VwGH Ro 2017/21/0012

VwGHRo 2017/21/001231.8.2017

Der Verwaltungsgerichtshof hat durch die Vorsitzende Vizepräsidentin Dr.in Sporrer als Richterin sowie die Hofräte Dr. Pelant und Dr. Sulzbacher als Richter, unter Mitwirkung des Schriftführers Mag. Honeder, über die Revision der O K, vertreten durch Mag. Ronald Frühwirth, Rechtsanwalt in 8020 Graz, Grieskai 48, gegen das Erkenntnis des Bundesverwaltungsgerichtes vom 19. Jänner 2017, W119 2100015-1/21E, betreffend (u.a.) Erlassung einer Rückkehrentscheidung (belangte Behörde vor dem Verwaltungsgericht: Bundesamt für Fremdenwesen und Asyl), den Beschluss gefasst:

Normen

BFA-VG 2014 §9;
FrPolG 2005 §52 Abs2 Z2;
MRK Art8 impl;

 

Spruch:

Die Revision wird zurückgewiesen.

Begründung

1 Die Revisionswerberin reiste am 17. November 2009 (u.a.) gemeinsam mit ihrer Tochter E, geboren am 5. Mai 2004, nach Österreich ein; beide sind mongolische Staatsangehörige.

2 Die in der Folge gestellten Anträge der Revisionswerberin und ihrer Tochter auf Gewährung von internationalem Schutz wurden vom Bundesasylamt mit Bescheiden vom 1. April 2010 abgewiesen und ihre Ausweisung in die Mongolei verfügt. Die dagegen erhobene Beschwerde wies das BVwG mit Erkenntnis vom 27. November 2014, Asyl und subsidiären Schutz betreffend, als unbegründet ab. Im Übrigen verwies es die Verfahren gemäß § 75 Abs. 20 AsylG 2005 zur Prüfung der Zulässigkeit einer Rückkehrentscheidung an das Bundesamt für Fremdenwesen und Asyl (BFA) zurück.

3 Mit Bescheiden vom 15. Jänner 2015 sprach das BFA sodann aus, dass der Revisionswerberin und ihrer Tochter Aufenthaltstitel gemäß § 57 und § 55 AsylG 2005 nicht erteilt würden. Unter einem wurden gegen die Revisionswerberin und ihre Tochter gemäß § 10 Abs. 1 Z 3 AsylG 2005 iVm § 9 BFA-VG Rückkehrentscheidungen gemäß § 52 Abs. 2 Z 2 FPG erlassen und gemäß § 52 Abs. 9 FPG festgestellt, dass ihre Abschiebung in die Mongolei zulässig sei. Schließlich setzte das BFA die Frist für die freiwillige Ausreise gemäß § 55 FPG mit 14 Tagen ab Rechtskraft der Rückkehrentscheidung fest.

4 Dagegen erhoben die Revisionswerberin und ihre Tochter eine gemeinsame Beschwerde.
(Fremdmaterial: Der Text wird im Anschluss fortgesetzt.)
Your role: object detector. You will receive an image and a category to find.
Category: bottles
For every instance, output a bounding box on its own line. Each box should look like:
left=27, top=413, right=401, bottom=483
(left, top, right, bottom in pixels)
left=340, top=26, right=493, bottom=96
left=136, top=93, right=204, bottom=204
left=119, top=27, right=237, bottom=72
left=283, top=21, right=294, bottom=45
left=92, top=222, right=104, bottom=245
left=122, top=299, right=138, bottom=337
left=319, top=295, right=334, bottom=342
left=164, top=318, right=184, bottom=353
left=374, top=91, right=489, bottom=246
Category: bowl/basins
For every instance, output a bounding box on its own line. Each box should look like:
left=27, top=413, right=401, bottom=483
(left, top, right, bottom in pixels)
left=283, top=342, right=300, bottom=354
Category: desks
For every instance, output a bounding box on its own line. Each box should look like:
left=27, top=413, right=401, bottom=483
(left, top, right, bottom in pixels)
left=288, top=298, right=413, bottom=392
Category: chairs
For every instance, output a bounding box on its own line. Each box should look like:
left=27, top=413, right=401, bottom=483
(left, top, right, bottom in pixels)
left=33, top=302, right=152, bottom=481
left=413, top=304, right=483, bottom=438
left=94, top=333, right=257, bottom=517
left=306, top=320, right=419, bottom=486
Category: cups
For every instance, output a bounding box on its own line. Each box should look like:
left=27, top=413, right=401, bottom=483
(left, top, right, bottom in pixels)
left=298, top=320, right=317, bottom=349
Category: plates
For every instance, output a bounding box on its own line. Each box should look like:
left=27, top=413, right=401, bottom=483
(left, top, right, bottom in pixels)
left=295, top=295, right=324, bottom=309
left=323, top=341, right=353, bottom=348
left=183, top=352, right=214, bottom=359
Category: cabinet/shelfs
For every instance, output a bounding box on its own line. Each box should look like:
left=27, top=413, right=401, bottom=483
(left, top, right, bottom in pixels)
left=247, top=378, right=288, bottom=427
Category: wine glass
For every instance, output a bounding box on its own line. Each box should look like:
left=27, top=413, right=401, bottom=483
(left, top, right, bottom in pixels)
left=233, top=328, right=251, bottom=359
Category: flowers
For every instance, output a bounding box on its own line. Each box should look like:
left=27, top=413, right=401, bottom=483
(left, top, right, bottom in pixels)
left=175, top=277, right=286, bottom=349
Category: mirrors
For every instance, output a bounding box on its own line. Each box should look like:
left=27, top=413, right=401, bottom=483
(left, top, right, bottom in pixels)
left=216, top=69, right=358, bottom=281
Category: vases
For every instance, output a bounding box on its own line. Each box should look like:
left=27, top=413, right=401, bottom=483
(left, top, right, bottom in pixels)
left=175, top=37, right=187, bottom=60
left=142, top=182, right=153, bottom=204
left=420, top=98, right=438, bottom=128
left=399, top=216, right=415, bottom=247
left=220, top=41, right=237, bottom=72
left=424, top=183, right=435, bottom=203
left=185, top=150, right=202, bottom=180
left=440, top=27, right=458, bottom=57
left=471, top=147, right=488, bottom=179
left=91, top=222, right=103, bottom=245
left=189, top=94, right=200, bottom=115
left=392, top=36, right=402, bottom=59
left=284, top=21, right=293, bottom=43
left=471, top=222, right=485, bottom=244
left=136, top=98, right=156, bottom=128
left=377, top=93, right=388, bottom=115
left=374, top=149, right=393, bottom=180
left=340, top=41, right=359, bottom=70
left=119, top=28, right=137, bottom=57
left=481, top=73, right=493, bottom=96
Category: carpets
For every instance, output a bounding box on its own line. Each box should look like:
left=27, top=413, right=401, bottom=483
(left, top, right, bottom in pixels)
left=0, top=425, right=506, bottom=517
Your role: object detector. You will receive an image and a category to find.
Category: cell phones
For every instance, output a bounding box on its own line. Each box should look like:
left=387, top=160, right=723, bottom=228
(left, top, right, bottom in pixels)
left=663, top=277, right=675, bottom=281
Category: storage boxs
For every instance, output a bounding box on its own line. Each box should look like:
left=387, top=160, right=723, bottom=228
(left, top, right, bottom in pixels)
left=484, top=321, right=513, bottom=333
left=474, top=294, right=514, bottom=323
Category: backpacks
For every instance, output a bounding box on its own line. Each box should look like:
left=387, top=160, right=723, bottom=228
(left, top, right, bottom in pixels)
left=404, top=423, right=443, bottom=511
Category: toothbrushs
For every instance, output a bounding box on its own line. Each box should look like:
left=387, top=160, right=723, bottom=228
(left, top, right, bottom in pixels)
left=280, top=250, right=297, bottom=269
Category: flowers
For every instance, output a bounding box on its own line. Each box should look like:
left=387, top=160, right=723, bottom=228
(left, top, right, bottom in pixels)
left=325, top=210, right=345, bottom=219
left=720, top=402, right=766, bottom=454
5 Mit Erkenntnis vom 13. Jänner 2017 stellte das BVwG - in Stattgebung der von der Tochter der Revisionswerberin erhobenen Beschwerde - gemäß § 9 Abs. 3 BFA-VG fest, dass die Erlassung einer Rückkehrentscheidung gegen sie auf Dauer unzulässig sei und die Voraussetzungen für die Erteilung eines Aufenthaltstitels "Aufenthaltsberechtigung plus" nach § 55 Abs. 1 AsylG 2005 vorlägen. Dabei ging das BVwG davon aus, es bestehe - anders als bei Erlassung des Bescheides des BFA - kein Grund mehr zur Annahme, dass die minderjährige Tochter der Revisionswerberin in Begleitung ihrer Mutter in die Mongolei zurückkehren könnte. Der leibliche Vater und der ebenfalls in der Mongolei lebende Bruder verbüßten dort langjährige Haftstrafen. Somit müsste die Tochter der Revisionswerberin bei einer erzwungenen Rückkehr in die Mongolei dort entweder auf sich alleine gestellt leben, sich in eine staatliche Einrichtung für Waisenkinder begeben oder mit ihrer Mutter - der die Obsorge entzogen worden sei, weil sie das Kindeswohl in mehrfacher Hinsicht gefährde - zusammenleben. Alle drei Varianten seien mit dem Kindeswohl der Minderjährigen unvereinbar. Zusammenfassend kam das BVwG sodann zum Ergebnis, das die Erlassung einer Rückkehrentscheidung rechtfertigende öffentliche Interesse an einer geordneten Zuwanderung wiege bei einer auf alle Umstände Bedacht nehmenden Gesamtabwägung weniger schwer als das dargestellte Kindeswohl in Verbindung mit der mittlerweile von der Tochter der Revisionswerberin erlangten, vom BVwG noch näher dargestellten Inlandsbindung.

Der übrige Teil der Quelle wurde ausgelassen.